29 DE FEVEREIRO DE 2020
MARTHA MEDEIROS
Amigos imaginários
Foi das boas surpresas cinematográficas deste verão: Jojo Rabbit. O filme (que ganhou o Oscar de melhor roteiro adaptado) é lúdico, divertido, inteligente e ousado: dá para imaginar um garotinho que tenha Hitler como amigo imaginário?
Pequena ainda, eu me fechava no quarto e cantava para plateias que só eu enxergava, mas um amigo imaginário, nunca tive. Uma pena, pois toda criança tem múltiplas razões para providenciar um cúmplice secreto e invisível que concorde com o plano de assaltar a geladeira de madrugada e que ajude a enfrentar os monstros embaixo da cama. Crianças têm medo e não gostam de se sentir sozinhas.
Hoje, crescidos, ainda temos amigos imaginários, e acho que é por medo também. Sabe aqueles milhares de nomes que te seguem no Facebook e no Instagram? Não custa lembrar: são amigos só na sua cabeça.
Não temos mais idade para fazer xixi na cama, mas ainda ficamos apavorados só de pensar na solidão, o bicho-papão de 10 entre 10 adultos. Em vez de aceitar que ela é parte de nós e que não é tão medonha assim, preferimos disfarçá-la através de uma socialização de faz de conta. Fotografo meu congrio com batatas, posto nas redes, 42 pessoas curtem, e já não estou almoçando sozinho.
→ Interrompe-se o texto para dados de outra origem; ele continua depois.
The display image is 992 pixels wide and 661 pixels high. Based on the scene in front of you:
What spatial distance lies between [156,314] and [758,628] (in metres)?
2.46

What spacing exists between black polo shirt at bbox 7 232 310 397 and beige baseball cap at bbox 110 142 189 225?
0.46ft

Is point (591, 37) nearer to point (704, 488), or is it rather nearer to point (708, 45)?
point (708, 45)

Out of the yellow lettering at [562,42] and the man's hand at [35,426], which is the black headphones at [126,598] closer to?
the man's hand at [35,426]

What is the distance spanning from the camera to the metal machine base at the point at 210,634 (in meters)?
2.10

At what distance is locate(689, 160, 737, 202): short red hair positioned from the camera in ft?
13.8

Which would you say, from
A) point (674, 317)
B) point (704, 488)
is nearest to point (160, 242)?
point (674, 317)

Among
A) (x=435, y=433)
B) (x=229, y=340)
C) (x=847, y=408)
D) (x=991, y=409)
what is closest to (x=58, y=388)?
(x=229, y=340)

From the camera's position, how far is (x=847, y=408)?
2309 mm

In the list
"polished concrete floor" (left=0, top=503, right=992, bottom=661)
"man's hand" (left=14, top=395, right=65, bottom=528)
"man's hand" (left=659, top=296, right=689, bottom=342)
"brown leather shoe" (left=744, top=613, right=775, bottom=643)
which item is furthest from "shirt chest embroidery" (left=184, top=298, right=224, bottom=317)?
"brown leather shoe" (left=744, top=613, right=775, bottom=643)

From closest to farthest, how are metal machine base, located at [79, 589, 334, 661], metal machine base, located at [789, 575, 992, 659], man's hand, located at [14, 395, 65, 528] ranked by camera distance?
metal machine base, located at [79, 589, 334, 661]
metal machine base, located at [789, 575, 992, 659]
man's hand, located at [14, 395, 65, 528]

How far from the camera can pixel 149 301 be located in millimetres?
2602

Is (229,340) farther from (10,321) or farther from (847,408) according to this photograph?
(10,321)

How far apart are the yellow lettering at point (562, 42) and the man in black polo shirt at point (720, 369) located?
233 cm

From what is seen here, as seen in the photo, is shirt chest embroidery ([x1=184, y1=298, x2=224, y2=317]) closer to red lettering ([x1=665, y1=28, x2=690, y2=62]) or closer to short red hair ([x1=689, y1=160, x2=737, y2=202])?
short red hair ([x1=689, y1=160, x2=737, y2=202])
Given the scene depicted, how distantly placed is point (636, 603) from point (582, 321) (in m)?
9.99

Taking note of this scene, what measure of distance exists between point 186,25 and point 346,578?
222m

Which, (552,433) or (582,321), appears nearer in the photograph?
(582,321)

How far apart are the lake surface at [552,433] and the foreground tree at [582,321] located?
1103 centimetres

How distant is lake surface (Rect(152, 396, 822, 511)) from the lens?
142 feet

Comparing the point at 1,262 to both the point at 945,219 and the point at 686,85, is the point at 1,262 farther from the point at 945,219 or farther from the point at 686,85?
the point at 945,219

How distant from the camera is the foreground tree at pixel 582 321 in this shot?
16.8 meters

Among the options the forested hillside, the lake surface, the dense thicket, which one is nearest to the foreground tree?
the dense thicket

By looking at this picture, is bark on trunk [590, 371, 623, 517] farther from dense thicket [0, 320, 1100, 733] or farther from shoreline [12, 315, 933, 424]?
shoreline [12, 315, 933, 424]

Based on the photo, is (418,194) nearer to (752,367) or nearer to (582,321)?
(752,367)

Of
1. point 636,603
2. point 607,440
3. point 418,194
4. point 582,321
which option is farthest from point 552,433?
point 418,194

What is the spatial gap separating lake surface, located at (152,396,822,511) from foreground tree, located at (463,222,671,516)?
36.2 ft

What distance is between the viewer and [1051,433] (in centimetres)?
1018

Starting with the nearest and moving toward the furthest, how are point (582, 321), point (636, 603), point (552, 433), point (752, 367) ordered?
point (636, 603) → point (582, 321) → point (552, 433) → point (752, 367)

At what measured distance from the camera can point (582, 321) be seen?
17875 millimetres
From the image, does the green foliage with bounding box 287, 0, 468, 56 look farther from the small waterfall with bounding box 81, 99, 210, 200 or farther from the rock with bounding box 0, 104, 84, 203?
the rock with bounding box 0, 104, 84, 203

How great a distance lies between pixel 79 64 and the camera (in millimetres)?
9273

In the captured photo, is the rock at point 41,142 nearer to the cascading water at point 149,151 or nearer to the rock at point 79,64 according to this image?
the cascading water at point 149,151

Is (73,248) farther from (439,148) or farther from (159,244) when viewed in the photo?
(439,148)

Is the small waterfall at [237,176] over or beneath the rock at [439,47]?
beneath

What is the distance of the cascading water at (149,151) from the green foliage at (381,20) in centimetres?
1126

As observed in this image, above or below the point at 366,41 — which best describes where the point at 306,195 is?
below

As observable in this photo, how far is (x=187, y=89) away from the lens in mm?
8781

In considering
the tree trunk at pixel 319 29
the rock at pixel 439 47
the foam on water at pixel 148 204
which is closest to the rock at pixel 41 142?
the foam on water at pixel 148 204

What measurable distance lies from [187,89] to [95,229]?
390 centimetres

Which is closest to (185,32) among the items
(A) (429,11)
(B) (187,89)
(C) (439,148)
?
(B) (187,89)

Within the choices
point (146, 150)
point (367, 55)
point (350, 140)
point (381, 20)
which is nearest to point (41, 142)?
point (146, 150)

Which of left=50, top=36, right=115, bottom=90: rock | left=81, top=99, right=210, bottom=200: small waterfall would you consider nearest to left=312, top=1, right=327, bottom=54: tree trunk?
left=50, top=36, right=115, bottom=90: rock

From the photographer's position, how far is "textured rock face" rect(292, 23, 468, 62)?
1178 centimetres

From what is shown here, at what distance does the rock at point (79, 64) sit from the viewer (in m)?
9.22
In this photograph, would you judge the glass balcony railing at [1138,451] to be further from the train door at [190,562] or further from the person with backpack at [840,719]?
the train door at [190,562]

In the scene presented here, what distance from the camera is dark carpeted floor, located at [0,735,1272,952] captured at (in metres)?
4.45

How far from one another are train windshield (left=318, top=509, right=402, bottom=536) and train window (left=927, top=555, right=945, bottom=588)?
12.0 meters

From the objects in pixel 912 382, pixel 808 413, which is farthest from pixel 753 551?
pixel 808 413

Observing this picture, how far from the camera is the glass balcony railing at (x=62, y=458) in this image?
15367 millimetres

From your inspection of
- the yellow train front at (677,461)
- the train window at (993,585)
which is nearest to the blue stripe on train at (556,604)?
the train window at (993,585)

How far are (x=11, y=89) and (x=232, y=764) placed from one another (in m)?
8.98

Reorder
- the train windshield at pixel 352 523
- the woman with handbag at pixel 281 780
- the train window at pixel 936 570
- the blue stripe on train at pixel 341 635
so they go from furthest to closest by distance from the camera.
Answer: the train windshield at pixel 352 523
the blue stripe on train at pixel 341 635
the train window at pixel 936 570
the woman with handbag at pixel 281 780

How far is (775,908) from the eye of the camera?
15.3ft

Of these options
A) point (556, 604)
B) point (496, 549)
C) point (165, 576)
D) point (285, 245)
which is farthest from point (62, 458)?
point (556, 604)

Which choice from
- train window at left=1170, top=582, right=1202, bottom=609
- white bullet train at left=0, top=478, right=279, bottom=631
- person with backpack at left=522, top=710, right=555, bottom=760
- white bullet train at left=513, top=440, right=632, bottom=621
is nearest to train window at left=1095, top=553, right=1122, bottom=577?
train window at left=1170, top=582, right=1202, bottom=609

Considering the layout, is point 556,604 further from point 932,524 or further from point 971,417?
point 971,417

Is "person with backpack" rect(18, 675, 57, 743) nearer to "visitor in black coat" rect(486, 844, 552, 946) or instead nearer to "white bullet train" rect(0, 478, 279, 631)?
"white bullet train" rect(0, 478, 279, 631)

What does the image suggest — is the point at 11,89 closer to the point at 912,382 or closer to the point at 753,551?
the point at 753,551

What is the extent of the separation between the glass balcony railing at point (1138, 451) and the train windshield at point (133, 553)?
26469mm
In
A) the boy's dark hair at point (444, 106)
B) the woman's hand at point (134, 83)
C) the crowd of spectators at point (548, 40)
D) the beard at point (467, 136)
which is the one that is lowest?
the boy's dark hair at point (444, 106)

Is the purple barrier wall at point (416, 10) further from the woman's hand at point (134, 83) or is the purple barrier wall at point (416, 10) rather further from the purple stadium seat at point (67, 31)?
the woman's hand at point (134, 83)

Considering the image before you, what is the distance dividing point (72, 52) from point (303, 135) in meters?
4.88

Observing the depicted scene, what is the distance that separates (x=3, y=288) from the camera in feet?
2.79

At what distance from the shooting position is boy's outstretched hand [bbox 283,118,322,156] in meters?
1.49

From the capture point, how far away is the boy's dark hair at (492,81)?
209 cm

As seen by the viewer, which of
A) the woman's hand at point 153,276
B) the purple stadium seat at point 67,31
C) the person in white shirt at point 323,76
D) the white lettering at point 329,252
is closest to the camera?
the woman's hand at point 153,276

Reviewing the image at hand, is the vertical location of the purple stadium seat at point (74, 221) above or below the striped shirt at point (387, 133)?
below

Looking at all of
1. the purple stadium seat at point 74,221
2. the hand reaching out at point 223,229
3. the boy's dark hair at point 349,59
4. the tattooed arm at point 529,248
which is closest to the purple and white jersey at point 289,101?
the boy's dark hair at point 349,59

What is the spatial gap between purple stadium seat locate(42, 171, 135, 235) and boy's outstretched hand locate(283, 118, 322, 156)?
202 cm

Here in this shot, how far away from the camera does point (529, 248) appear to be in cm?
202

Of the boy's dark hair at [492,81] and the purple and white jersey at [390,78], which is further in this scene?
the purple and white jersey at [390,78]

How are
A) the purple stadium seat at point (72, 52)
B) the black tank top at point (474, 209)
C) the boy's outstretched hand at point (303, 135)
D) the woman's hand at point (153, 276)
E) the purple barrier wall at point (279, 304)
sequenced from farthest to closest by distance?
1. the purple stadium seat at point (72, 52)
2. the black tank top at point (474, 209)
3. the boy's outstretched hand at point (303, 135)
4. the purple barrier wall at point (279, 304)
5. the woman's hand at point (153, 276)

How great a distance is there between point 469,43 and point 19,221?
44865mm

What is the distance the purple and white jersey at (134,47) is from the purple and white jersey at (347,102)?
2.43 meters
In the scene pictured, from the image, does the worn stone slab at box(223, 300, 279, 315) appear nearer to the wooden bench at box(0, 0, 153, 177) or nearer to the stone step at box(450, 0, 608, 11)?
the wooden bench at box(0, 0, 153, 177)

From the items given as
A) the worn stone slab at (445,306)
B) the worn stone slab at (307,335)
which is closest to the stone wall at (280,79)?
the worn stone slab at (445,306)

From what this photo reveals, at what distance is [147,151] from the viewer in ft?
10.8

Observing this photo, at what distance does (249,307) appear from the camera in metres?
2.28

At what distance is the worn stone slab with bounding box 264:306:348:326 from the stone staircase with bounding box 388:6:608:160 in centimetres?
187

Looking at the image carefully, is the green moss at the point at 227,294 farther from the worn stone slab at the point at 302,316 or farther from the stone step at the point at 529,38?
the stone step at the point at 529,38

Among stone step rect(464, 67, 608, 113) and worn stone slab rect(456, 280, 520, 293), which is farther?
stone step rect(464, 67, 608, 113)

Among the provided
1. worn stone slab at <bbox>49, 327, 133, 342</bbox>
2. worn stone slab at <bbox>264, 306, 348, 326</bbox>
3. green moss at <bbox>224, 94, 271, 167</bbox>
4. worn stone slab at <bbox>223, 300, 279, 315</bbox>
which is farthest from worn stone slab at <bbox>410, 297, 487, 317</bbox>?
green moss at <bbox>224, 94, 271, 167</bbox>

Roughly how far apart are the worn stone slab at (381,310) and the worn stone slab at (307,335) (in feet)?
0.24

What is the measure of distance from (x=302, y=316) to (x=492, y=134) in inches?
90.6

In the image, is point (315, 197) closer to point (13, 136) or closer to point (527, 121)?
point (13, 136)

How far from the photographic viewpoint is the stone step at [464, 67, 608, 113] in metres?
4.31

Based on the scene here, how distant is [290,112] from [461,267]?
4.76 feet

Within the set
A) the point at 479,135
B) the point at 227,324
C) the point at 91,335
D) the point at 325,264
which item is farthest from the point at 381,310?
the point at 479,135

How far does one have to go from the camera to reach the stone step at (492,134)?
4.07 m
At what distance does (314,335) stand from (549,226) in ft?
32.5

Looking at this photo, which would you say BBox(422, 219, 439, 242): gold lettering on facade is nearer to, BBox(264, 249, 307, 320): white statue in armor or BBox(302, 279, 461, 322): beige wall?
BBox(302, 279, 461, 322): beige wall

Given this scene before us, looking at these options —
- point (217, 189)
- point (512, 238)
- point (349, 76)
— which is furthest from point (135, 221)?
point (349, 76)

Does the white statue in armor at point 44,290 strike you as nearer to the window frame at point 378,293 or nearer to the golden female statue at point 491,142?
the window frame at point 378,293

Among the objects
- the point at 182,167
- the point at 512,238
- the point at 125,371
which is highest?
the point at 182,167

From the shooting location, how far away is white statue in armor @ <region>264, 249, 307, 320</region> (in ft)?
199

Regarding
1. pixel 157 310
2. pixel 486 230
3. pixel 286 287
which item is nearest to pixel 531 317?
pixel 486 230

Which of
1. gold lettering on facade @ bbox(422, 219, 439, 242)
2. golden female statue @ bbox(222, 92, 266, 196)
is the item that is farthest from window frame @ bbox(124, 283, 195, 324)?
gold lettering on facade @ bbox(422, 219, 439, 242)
Enquanto isso, a Maria, uma das que curtiu seu peixe com batatas, está compartilhando um texto sobre política e recebendo dezenas de aprovações em forma de likes, e o João, que também curtiu seu congrio, está postando a foto da afilhada que hoje faz 15 anos. Todos com o celular na mão buscando a confirmação de que não estão sós.
É uma cachaça, eu sei, também posto. Mas temos que falar sobre isso. Ficar tanto tempo no celular, ao contrário do que parece, é a maneira mais rápida de sucumbir à solidão, pois não se está com ninguém, nem consigo próprio. Desperdiçamos um tempo que poderia ser dedicado à introspecção, à leitura, à música - à nossa insubstituível companhia.
Tem muita coisa interessante na timeline de pessoas interessantes, e muita bobagem na timeline dos bobos. Sabendo fazer uma filtragem, as redes se tornam proveitosas fontes de informação. Se, além disso, elas forem usadas para dar o pontapé inicial numa relação de amizade, profissional, romântica ou sexual, ótimo - a internet ajuda a adiantar o serviço. Mas, se a ideia é apenas colecionar milhares de seguidores, adicionar o amigo do amigo do amigo de algum conhecido, sem jamais transformar isso em alguma experiência de troca real, aí é só um exercício de ilusão para amenizar carências infantis. Serão sempre amigos imaginários que, caso você conhecesse mesmo, talvez não merecessem se sentar com você à mesa para compartilhar seu peixe com batatas.